FIRST Look at Pinecone Serverless!

Today, we're going to be taking a look at the new Pinecone serverless. Now, serverless is a complete redesign of the Pinecone Vector Database, and it comes with much more flexibility, scalability, and a huge reduction in costs for the vast majority of use cases on Pinecone. So just to point out the cost savings of this, I want to take a look at the pricing calculator.

So if I look at a very typical use case, all right, so I'm on the Pinecone website, and I come down to, they explain everything here. The pricing is like completely different, so you're not paying for like a pod now. Obviously, you're on serverless, so there is no longer any such thing as pods, but instead, you're paying based on the amount that you're storing and the amount that you're querying.

So you have a separation between storage and queries, which means you can store a ton of stuff, and you can pay very little, because that's now on storage-optimized hardware rather than compute-optimized hardware.
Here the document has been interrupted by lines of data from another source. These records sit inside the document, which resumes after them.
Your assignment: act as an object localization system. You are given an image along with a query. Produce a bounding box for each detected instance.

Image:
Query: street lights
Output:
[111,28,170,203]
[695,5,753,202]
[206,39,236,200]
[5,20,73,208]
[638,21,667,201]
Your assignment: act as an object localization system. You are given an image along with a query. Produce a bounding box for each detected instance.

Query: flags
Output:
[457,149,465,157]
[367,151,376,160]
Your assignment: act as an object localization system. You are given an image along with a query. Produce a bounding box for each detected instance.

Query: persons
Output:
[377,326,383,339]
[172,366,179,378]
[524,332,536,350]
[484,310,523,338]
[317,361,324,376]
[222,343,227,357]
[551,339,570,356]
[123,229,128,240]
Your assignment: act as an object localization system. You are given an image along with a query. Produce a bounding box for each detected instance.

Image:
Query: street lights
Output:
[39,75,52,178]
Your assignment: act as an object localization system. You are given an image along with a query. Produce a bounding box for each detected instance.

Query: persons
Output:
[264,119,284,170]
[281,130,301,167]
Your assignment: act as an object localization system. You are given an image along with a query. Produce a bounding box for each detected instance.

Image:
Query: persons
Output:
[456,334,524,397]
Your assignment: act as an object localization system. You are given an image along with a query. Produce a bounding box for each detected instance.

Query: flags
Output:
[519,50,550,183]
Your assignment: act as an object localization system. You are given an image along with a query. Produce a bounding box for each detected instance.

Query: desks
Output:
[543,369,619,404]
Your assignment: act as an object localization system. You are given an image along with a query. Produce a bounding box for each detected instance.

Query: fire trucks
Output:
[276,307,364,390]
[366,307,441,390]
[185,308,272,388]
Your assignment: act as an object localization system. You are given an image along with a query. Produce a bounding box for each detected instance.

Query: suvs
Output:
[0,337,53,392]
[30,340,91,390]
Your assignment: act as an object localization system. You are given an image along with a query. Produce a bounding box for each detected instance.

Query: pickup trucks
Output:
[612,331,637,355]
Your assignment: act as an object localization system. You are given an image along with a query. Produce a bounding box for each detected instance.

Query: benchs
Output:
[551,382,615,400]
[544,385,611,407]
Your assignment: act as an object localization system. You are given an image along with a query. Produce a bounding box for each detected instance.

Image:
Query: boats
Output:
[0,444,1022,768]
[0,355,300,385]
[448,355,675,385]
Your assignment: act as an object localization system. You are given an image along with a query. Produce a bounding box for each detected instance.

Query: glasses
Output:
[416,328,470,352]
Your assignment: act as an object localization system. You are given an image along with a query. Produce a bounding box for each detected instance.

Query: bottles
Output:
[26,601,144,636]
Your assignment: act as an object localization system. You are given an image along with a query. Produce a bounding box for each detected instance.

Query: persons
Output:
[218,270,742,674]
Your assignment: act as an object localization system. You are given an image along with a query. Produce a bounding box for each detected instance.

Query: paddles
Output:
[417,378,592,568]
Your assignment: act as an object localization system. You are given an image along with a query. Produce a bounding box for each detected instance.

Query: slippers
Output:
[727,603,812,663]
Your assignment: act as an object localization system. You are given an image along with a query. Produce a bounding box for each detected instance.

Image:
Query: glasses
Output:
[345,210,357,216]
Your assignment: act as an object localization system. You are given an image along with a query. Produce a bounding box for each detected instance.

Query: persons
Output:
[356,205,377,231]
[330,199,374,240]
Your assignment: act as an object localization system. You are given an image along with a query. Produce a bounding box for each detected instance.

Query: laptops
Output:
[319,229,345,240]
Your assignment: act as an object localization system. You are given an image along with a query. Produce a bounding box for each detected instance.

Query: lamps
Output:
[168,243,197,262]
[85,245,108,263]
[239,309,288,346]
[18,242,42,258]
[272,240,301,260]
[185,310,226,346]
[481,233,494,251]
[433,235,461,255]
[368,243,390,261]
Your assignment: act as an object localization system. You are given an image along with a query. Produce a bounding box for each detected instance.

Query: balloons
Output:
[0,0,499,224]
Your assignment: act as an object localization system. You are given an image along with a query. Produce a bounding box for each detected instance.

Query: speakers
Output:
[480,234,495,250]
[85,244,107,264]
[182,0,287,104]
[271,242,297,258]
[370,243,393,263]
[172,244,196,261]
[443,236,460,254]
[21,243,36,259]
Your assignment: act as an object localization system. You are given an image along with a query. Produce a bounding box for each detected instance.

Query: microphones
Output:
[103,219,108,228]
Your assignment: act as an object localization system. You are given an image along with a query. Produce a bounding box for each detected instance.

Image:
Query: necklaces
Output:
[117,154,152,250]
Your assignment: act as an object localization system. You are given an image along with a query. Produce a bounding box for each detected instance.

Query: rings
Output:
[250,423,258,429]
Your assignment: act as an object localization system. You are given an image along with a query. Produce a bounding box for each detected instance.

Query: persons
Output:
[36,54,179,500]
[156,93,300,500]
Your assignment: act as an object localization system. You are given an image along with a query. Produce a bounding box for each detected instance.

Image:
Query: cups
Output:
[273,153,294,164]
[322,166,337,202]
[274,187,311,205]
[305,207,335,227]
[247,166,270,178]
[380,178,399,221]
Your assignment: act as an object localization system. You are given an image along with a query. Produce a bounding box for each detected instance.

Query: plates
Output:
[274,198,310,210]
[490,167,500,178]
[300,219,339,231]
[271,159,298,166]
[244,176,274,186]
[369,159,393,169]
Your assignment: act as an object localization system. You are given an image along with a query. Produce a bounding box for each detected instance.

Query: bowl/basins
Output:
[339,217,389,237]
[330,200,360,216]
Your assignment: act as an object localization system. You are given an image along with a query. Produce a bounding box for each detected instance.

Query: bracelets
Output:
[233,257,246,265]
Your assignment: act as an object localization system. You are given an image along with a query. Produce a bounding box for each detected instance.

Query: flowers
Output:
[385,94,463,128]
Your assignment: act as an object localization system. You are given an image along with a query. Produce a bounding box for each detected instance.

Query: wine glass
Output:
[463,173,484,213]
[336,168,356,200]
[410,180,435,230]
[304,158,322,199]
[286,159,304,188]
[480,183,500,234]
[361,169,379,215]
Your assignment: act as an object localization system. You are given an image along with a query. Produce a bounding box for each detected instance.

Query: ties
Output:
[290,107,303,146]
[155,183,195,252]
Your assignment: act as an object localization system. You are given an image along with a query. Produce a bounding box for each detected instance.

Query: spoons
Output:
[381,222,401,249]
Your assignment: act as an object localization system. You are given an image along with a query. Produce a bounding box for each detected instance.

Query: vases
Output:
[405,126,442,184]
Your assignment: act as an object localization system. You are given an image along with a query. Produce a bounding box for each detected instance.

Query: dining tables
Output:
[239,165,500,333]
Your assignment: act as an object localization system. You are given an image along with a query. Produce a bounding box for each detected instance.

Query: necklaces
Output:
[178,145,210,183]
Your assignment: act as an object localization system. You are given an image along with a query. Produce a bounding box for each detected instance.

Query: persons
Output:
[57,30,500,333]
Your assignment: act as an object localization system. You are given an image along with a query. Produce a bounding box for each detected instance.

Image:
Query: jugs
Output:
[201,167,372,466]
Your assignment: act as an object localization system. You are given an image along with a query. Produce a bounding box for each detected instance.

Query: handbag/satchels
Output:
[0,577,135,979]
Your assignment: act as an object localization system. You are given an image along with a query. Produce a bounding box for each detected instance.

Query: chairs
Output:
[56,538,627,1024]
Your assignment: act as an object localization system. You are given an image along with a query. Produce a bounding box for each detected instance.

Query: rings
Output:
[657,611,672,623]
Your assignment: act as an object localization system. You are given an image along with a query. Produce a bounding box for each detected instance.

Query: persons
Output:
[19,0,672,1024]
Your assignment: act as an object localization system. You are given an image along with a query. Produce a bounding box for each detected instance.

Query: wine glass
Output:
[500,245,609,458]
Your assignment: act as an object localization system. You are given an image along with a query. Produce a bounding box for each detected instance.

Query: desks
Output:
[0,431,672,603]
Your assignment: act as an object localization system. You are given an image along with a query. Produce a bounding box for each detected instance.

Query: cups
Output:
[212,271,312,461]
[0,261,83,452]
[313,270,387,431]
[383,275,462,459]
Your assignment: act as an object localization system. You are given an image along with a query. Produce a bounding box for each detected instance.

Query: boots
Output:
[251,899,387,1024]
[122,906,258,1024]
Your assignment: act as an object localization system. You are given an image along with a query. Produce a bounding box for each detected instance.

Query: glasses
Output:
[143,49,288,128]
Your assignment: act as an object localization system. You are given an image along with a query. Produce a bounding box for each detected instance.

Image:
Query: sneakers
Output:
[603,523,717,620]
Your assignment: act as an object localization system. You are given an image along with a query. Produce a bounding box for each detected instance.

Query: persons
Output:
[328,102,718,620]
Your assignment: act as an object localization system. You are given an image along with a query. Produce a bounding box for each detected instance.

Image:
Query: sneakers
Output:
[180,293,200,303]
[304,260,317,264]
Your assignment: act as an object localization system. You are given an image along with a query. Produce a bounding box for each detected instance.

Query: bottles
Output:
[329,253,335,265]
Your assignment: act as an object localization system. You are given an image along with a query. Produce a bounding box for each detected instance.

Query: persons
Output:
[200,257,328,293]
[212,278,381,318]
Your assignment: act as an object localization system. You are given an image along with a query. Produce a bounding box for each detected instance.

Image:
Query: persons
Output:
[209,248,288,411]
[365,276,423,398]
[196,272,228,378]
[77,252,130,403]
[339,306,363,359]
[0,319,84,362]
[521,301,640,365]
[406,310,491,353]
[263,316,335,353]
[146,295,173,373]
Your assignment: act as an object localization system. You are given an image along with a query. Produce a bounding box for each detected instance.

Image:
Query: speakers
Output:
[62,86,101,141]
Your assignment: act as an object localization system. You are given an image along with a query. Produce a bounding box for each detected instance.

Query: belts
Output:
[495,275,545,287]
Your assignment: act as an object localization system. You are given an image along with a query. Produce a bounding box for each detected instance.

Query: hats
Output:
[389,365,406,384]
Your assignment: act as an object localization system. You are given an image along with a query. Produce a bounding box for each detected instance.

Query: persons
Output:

So if we come down here, we'll go to, you know, the raggedy use case, it's probably the most common.

Zoom in a little bit. And yeah, if I go, okay, order 002 embeddings, like 5 million records is a lot for most raggedy use cases. Honestly, I think you're probably gonna be using less. But anyway, let's just leave 5 million for now. Queries per month, so that's quite a lot, 260,000 queries a month.

Again, it depends on your use case, but I think most of the things that I have built at least are gonna go nowhere near that. And then writes per month. So, you know, how many new vectors, right? So how many new vectors am I going to write to the database every month?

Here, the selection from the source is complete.